▶ _BRIEF 1_:
Using the dialog enhancement claims, decide whether each statement agrees with them. Answer yes or no for each, and quote the exact words of the claims that settle it.
(a) The input signal is judged to be a voice signal when the LSP gap is larger than the threshold value.
(b) The boost level is set to the same amplitude for each formant.
(c) The signal combiner sends the combined signal to the signal processing unit.

····················

1. A dialog enhancing method comprising:
calculating line spectrum pair (LSP) coefficients according to linear prediction coding (LPC) from an input signal;
determining whether one or more voice zones exist in the input signal according to the calculated LSP coefficients; and
extracting one or more formants from the LSP coefficients according to a determination of whether the one or more voice zones exist, and boosting the formants.
2. The method of claim 1, wherein the calculating of the line spectrum pair coefficients comprises:
extracting LPC coefficients by applying a LPC model to the input signal; and
converting the LPC coefficients into the LSP coefficients using a predetermined LPC model.
3. The method of claim 1, wherein the determining of the whether the voice zone exists comprises determining that the input signal is a voice signal if an LSP gap is smaller than a threshold value, and determining that the input signal is not the voice signal if the LSP gap is larger than the threshold value.
4. The method of claim 1, wherein the extracting of the formants comprises:
determining center frequencies of the formants using the LSP coefficients if there are the voice zones in the input signal;
generating boost filter coefficients with a boost level in the center frequencies of the formants;
boosting the formants of the input signal using the boost filter coefficients.
5. The method of claim 4, wherein the boost level is set to the same amplitude for each formant.
6. The method of claim 4, further comprising:
preventing the formants from being boosted if the input signal is not the voice signal.
7. The method of claim 1, wherein the calculating of the LSP coefficients comprising:
determining center frequencies of the one or more formants according to the LSP coefficients; and
extracting boost filter coefficients to be used to boost the formants, according to the center frequencies.
8. The method of claim 1, wherein the boosting of the formants comprises:
boosting the formants according to the boost filter coefficients by a same boosting level.
9. A dialog enhancing method comprising:
combining input signals of left and right channels to generate a combined signal;
extracting spectrum parameters based on linear prediction codes by down sampling the combined signal;
determining whether one or more voice zones exist according to an LSP gap;
extracting one or more formants from LSP corresponding to the spectrum parameters according to whether the one or more voice zones exist;
generating boost filter coefficients of a plurality of bands having predetermined levels in center frequencies of the one or more formants; and
filtering the input signals using the boost filter coefficients of the plurality of bands if the one or more voice zones exist in the input signals.
10. A dialog enhancing apparatus comprising:
a boost filter coefficient extractor which extracts one or more formants by calculating LSP coefficients based on linear prediction codes from an input signal, extracts boost filter coefficients corresponding to predetermined levels of the one or more formants, and determines whether one or more voice zones exist in the input signal according to an LSP gap; and
a signal processing unit which enhances the one or more formants of the voice zones according to the boost filter coefficients a determination of whether the voice zones exist.
11. The apparatus of claim 10, further comprising:
a signal combiner which combines the input signals input via the left and right channels and outputs the combined signal to the boost filter coefficient extractor.

····················

▶ _BRIEF 2_:
Turn everything in the rows from the line containing "From the image" down to the end of the rows into a numbered list, leaving out blank lines.

▶ _DATA EXCERPTS_:
····················

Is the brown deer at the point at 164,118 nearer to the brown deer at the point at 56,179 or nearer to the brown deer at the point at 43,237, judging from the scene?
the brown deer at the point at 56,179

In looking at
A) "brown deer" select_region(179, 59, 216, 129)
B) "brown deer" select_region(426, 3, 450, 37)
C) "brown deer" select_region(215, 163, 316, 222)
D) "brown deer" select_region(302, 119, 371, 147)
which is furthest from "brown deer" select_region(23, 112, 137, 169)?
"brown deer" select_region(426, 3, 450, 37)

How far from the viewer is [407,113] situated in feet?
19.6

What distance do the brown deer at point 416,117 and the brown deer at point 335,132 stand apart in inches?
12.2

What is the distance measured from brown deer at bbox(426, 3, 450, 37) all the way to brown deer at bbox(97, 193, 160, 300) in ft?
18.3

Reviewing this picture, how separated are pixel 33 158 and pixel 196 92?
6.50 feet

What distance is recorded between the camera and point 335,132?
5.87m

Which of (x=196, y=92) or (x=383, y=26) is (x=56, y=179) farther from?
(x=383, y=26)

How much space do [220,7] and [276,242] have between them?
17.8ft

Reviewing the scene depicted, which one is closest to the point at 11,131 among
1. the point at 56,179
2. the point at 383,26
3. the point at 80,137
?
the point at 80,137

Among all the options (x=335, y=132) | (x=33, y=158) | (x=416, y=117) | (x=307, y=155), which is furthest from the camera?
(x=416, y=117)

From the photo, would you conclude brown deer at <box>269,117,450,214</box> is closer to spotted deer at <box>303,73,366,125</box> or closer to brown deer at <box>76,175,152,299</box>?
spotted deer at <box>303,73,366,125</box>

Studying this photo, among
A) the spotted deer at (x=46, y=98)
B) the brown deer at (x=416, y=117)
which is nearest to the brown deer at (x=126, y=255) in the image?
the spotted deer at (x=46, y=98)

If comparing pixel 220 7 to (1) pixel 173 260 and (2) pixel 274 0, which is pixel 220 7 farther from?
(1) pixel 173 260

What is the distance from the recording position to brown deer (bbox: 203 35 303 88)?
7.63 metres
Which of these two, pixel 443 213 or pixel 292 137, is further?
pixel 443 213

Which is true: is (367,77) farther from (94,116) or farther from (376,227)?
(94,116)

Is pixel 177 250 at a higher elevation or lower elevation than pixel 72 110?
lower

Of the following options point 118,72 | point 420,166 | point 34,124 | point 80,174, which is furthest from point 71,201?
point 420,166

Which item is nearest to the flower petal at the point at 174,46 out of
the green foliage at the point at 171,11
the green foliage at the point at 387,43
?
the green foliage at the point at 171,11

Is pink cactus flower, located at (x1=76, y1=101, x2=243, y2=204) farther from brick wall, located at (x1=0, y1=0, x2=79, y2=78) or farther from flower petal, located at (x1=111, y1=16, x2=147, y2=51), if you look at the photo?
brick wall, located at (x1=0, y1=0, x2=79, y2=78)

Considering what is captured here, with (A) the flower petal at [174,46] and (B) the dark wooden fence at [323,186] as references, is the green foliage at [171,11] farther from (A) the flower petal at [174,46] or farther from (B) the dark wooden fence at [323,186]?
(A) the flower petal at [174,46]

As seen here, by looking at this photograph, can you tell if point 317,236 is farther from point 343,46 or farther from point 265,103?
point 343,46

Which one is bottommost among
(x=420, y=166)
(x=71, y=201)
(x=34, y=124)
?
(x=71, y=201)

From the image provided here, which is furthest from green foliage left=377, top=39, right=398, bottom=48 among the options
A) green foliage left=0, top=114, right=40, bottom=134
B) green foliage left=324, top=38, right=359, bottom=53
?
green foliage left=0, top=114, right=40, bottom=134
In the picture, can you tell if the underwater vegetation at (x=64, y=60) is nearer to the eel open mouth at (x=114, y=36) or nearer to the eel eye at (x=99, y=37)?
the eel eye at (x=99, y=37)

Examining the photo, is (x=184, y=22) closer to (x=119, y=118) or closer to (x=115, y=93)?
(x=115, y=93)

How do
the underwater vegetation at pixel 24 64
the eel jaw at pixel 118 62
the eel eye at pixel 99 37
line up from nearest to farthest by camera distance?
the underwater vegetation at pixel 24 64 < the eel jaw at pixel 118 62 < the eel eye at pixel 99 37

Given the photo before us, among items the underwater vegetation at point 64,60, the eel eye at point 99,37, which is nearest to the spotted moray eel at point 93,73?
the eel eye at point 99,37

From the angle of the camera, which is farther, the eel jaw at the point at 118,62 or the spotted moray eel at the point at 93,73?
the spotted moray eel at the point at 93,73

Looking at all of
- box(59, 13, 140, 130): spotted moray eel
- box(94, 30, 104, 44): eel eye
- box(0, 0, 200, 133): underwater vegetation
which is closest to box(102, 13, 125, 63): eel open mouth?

····················

▶ _REPLY 1_:
(a) No: "determining that the input signal is a voice signal if an LSP gap is smaller than a threshold value"
(b) Yes: "the boost level is set to the same amplitude for each formant"
(c) No: "outputs the combined signal to the boost filter coefficient extractor"

▶ _REPLY 2_:
1. From the image provided here, which is furthest from green foliage left=377, top=39, right=398, bottom=48 among the options
2. A) green foliage left=0, top=114, right=40, bottom=134
3. B) green foliage left=324, top=38, right=359, bottom=53
4. ?
5. green foliage left=0, top=114, right=40, bottom=134
6. In the picture, can you tell if the underwater vegetation at (x=64, y=60) is nearer to the eel open mouth at (x=114, y=36) or nearer to the eel eye at (x=99, y=37)?
7. the eel eye at (x=99, y=37)
8. Examining the photo, is (x=184, y=22) closer to (x=119, y=118) or closer to (x=115, y=93)?
9. (x=115, y=93)
10. How do
11. the underwater vegetation at pixel 24 64
12. the eel jaw at pixel 118 62
13. the eel eye at pixel 99 37
14. line up from nearest to farthest by camera distance?
15. the underwater vegetation at pixel 24 64 < the eel jaw at pixel 118 62 < the eel eye at pixel 99 37
16. Given the photo before us, among items the underwater vegetation at point 64,60, the eel eye at point 99,37, which is nearest to the spotted moray eel at point 93,73?
17. the eel eye at point 99,37
18. From the angle of the camera, which is farther, the eel jaw at the point at 118,62 or the spotted moray eel at the point at 93,73?
19. the spotted moray eel at the point at 93,73
20. Looking at all of
21. - box(59, 13, 140, 130): spotted moray eel
22. - box(94, 30, 104, 44): eel eye
23. - box(0, 0, 200, 133): underwater vegetation
24. which is closest to box(102, 13, 125, 63): eel open mouth?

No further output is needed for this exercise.